Texte source =

Un rapport dénonce des pratiques de corruption au sein de la police fédérale

Dans une enquête interne, des membres de la police judiciaire dénoncent des situations relevant du manque d’éthique, voire de l’illégalité au sein de l’institution, affirment samedi Le Soir, Sudinfo et Het Nieuwsblad.

Cette enquête “Corespo Corruption DGJ” (pour “Corporate Responsability of Police”), a été produite par le service Intégrité, lui-même intégré au sein du commissariat général de la police fédérale. Près de 1.770 collaborateurs de la police judiciaire ont été sondés. Ses conclusions ont été remises à la direction du département dans le courant de l’été, ainsi qu’au commissaire général de la police fédérale, Eric Snoeck. Selon Le Soir, le rapport offre l’image d’une police perméable aux influences extérieures et insuffisamment encline à prendre le problème à bras-le-corps. La méthodologie de l’enquête a cependant été remise en cause par le commissaire général, raison pour laquelle elle n’a pas encore été rendue publique ou transmise aux syndicats.

Groen et N-VA demandent des auditions

Groen a demandé samedi à ce que des auditions avec les hauts responsables de la police et le ministre de l’Intérieur Bernard Quintin (MR) soient organisées à la Chambre, après ces révélations. Le parti écologiste flamand souhaite également savoir si, comme l’affirme un témoignage anonyme, un homme politique lié à une équipe de football locale aurait tenté d’exercer des pressions et de qui il s’agit. La N-VA, parti de la majorité Arizona, soutient cette demande.

Interrogé à la Chambre récemment, Bernard Quintin a indiqué avoir des doutes quant à la méthodologie et à la représentativité du rapport. “En plus de sa non-représentativité et de sa qualité discutable, quant à la forme, au contenu, au caractère scientifique, à l’expertise et aux standards professionnels, le rapport n’apporterait en substance aucune réponse à la question de recherche”, a ainsi répondu le ministre à une question du député Groen Matti Vandemaele. Il ressort du document que près de la moitié des enquêteurs s’inquiètent des influences, des pressions et des mensonges visant à orienter une enquête dans une certaine direction.

Consignes à suivre =
a. Réécrivez le passage de l'article allant de « Dans une enquête » jusqu'à « et Het Nieuwsblad. » inclus, en substituant « signalent » à « dénoncent ».
b. Répondez brièvement aux questions suivantes d'après l'article :
(i) Combien de collaborateurs de la police judiciaire ont été sondés ?
(ii) Quel service a produit l'enquête ?
(iii) Quel parti de la majorité Arizona soutient la demande d'auditions formulée par Groen ?

Données enregistrées =
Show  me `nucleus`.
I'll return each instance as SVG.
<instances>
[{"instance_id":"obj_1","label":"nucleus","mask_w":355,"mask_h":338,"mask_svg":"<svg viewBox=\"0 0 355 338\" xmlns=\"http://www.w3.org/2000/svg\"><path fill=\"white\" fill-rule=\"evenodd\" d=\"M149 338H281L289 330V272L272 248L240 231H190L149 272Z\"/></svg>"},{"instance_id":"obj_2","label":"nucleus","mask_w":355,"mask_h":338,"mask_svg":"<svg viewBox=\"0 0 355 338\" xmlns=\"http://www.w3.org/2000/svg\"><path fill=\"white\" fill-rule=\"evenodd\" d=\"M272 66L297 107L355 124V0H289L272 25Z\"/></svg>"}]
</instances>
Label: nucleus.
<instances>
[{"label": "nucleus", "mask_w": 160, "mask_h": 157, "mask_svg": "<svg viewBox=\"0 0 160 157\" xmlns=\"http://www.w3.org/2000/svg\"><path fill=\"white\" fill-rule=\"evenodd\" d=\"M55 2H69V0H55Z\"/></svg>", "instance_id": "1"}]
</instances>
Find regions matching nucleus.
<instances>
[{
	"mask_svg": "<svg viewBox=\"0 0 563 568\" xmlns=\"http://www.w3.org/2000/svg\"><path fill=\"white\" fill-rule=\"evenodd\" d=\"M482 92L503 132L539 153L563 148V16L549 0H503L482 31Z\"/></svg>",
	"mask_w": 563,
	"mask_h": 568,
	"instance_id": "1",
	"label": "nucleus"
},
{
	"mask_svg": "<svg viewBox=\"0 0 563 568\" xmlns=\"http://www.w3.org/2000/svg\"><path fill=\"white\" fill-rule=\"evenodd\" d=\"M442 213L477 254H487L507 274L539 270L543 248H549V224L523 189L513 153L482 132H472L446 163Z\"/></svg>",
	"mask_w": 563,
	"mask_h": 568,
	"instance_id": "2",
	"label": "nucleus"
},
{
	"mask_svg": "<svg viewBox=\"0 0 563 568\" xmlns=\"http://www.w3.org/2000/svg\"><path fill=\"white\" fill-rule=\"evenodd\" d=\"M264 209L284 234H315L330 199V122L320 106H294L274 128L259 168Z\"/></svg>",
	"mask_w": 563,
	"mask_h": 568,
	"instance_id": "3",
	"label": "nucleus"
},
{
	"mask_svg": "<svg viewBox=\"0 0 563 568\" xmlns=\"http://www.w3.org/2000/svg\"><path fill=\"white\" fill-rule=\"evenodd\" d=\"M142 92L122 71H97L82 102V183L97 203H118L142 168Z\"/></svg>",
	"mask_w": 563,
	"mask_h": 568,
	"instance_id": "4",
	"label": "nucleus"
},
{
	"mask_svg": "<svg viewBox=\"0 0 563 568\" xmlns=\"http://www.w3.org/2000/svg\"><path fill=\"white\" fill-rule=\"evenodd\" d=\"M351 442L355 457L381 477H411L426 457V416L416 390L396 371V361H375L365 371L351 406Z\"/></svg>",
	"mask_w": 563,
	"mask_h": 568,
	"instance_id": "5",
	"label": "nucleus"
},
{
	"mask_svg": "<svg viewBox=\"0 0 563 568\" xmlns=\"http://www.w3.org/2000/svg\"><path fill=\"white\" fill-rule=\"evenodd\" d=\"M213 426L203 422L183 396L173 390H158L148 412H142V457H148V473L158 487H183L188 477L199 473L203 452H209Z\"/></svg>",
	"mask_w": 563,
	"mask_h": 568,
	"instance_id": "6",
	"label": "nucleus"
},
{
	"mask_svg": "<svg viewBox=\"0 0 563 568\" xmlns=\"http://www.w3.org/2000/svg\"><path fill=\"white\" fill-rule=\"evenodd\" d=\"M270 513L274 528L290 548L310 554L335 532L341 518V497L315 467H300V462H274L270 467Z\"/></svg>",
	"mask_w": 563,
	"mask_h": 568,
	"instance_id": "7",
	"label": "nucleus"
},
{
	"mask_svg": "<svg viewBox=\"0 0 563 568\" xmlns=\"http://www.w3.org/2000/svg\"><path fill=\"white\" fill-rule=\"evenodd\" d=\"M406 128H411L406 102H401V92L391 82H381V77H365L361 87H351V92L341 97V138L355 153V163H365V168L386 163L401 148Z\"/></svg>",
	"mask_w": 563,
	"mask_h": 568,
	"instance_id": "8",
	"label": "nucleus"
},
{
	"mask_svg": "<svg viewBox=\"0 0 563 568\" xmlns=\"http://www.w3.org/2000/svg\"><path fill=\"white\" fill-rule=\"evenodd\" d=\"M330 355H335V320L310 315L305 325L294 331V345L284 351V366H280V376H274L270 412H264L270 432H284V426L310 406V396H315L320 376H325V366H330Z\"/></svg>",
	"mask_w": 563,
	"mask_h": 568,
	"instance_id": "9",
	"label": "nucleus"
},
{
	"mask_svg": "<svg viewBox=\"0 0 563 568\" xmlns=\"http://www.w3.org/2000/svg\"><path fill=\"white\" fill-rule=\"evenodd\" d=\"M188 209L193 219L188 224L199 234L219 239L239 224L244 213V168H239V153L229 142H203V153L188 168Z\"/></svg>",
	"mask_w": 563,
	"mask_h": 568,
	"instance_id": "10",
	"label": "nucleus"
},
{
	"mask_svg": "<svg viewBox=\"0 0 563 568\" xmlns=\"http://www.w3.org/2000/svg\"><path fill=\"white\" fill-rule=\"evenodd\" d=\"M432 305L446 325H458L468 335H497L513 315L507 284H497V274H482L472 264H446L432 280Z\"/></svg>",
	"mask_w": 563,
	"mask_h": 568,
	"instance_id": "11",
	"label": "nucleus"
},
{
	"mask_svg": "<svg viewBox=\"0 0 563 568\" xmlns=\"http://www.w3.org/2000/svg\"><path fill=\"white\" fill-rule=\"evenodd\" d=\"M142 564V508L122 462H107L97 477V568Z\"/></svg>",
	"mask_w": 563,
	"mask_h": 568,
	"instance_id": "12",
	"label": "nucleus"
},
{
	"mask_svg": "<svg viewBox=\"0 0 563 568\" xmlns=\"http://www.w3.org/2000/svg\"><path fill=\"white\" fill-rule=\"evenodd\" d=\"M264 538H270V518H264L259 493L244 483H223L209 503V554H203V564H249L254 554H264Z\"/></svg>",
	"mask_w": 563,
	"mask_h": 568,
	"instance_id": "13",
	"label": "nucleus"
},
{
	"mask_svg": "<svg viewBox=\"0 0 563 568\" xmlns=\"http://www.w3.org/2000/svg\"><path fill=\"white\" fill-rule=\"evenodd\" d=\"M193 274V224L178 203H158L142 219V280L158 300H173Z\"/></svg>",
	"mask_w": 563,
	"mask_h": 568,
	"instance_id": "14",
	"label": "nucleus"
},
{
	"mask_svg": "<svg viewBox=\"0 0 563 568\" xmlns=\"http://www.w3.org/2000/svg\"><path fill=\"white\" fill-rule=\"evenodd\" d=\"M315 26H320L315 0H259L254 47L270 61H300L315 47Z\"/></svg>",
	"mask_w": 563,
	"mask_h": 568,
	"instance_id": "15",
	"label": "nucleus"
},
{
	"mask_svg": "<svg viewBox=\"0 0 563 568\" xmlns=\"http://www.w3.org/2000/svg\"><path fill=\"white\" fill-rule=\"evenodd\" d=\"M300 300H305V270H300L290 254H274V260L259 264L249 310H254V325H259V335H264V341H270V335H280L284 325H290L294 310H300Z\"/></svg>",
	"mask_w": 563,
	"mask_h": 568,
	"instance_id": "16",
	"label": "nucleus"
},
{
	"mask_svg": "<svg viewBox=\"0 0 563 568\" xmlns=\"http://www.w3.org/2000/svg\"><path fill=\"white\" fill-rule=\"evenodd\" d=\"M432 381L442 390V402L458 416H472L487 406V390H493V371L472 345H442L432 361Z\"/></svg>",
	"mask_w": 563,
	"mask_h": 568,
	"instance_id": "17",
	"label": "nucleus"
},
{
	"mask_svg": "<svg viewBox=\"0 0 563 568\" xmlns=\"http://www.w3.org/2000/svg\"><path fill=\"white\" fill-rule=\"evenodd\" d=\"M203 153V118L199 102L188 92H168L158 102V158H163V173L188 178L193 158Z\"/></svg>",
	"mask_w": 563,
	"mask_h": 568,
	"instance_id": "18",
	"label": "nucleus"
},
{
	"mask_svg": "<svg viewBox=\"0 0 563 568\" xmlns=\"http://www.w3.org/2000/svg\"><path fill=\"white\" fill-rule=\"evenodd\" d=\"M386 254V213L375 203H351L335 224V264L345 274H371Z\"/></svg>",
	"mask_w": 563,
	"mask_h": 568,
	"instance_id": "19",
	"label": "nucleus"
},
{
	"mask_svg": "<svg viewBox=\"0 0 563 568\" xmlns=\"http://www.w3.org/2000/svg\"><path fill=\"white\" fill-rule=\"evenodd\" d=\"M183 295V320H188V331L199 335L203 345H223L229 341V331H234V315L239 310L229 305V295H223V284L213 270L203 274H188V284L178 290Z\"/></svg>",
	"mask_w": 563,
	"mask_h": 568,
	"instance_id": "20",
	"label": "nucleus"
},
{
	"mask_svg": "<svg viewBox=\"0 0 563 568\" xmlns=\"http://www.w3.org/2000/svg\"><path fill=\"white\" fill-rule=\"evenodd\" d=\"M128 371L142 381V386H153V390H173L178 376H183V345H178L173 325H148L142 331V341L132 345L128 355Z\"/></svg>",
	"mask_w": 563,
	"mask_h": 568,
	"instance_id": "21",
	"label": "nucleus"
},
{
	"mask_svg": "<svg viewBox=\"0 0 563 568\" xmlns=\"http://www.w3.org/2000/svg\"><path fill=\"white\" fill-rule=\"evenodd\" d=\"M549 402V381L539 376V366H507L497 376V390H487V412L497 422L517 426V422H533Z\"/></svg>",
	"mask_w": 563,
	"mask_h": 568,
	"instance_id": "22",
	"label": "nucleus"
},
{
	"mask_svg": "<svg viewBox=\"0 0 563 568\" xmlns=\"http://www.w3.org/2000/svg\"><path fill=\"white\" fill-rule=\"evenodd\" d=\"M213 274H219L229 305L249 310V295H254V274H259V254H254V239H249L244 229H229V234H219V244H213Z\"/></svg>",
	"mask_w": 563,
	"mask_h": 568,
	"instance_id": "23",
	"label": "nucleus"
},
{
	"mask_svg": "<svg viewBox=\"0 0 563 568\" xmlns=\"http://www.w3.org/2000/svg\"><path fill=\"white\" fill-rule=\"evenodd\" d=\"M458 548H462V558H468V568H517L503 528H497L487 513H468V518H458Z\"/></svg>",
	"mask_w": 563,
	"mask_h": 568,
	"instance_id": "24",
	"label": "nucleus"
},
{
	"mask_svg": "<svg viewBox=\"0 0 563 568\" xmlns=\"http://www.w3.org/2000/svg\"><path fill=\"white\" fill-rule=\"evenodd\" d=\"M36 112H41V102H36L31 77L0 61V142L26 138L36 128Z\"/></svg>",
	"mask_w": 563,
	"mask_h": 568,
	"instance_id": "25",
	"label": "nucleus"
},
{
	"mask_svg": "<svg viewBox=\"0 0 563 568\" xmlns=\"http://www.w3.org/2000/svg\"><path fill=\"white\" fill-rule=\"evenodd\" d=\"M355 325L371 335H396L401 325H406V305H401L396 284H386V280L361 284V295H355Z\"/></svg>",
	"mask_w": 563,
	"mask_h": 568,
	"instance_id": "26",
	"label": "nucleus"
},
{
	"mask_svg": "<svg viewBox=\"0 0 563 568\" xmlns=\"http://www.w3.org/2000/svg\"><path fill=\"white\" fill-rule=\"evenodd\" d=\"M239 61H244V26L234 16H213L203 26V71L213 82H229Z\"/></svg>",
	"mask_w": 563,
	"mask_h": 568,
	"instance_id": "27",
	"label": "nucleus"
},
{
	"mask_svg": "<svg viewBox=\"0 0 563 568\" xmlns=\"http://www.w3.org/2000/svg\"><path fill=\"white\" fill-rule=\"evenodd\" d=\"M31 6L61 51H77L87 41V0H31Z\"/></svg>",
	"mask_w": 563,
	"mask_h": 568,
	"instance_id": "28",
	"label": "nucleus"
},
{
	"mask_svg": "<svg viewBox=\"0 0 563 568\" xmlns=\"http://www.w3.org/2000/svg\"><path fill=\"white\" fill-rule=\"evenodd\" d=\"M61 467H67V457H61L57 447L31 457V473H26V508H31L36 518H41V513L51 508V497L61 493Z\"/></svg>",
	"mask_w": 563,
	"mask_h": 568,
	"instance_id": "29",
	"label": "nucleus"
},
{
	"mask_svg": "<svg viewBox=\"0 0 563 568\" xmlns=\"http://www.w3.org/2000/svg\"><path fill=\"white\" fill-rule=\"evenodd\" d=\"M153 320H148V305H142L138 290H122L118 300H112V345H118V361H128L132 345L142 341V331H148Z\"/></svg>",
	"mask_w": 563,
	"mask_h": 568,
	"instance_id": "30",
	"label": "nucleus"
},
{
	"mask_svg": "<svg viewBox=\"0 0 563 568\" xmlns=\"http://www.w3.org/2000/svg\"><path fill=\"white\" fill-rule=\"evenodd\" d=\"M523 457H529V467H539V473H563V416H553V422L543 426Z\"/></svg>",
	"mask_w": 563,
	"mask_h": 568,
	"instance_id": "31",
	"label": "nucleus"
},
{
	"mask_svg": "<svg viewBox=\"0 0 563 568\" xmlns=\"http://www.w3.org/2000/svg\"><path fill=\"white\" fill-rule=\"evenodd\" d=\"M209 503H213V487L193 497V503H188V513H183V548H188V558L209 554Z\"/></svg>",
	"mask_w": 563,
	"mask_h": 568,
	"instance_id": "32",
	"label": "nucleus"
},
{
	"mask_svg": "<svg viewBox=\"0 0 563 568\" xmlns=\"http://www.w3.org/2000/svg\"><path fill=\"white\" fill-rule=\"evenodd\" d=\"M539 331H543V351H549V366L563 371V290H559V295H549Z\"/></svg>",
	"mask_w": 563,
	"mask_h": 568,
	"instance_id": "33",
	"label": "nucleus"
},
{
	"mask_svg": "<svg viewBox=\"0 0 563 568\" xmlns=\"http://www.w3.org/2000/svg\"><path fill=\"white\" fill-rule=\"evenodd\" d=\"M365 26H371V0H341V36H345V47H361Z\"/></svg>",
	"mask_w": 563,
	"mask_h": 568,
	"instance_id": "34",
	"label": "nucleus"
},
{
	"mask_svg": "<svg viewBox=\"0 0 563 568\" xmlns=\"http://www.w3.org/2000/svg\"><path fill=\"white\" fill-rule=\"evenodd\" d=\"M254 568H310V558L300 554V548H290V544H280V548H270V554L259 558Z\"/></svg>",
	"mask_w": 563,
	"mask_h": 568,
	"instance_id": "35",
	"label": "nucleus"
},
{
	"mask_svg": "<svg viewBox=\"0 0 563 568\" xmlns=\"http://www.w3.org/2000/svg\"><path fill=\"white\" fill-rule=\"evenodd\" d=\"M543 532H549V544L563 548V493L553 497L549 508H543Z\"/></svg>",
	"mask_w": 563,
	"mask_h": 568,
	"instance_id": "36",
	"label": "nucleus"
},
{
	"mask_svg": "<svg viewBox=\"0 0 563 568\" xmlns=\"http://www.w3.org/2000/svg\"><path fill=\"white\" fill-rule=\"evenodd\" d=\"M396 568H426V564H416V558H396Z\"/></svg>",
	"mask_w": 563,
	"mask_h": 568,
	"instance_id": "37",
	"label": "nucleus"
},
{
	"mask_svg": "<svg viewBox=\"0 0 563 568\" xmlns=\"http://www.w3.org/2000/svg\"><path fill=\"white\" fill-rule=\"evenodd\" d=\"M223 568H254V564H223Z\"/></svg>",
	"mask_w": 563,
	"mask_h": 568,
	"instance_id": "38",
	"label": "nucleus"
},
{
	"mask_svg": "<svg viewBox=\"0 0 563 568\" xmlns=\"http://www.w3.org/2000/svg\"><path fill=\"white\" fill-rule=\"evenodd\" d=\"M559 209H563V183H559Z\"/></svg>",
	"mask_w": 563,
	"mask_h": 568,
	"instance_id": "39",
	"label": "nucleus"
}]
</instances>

Réponses attendues =
a.
Dans une enquête interne, des membres de la police judiciaire signalent des situations relevant du manque d’éthique, voire de l’illégalité au sein de l’institution, affirment samedi Le Soir, Sudinfo et Het Nieuwsblad.

b.
(i) Près de 1.770 collaborateurs.
(ii) Le service Intégrité.
(iii) La N-VA.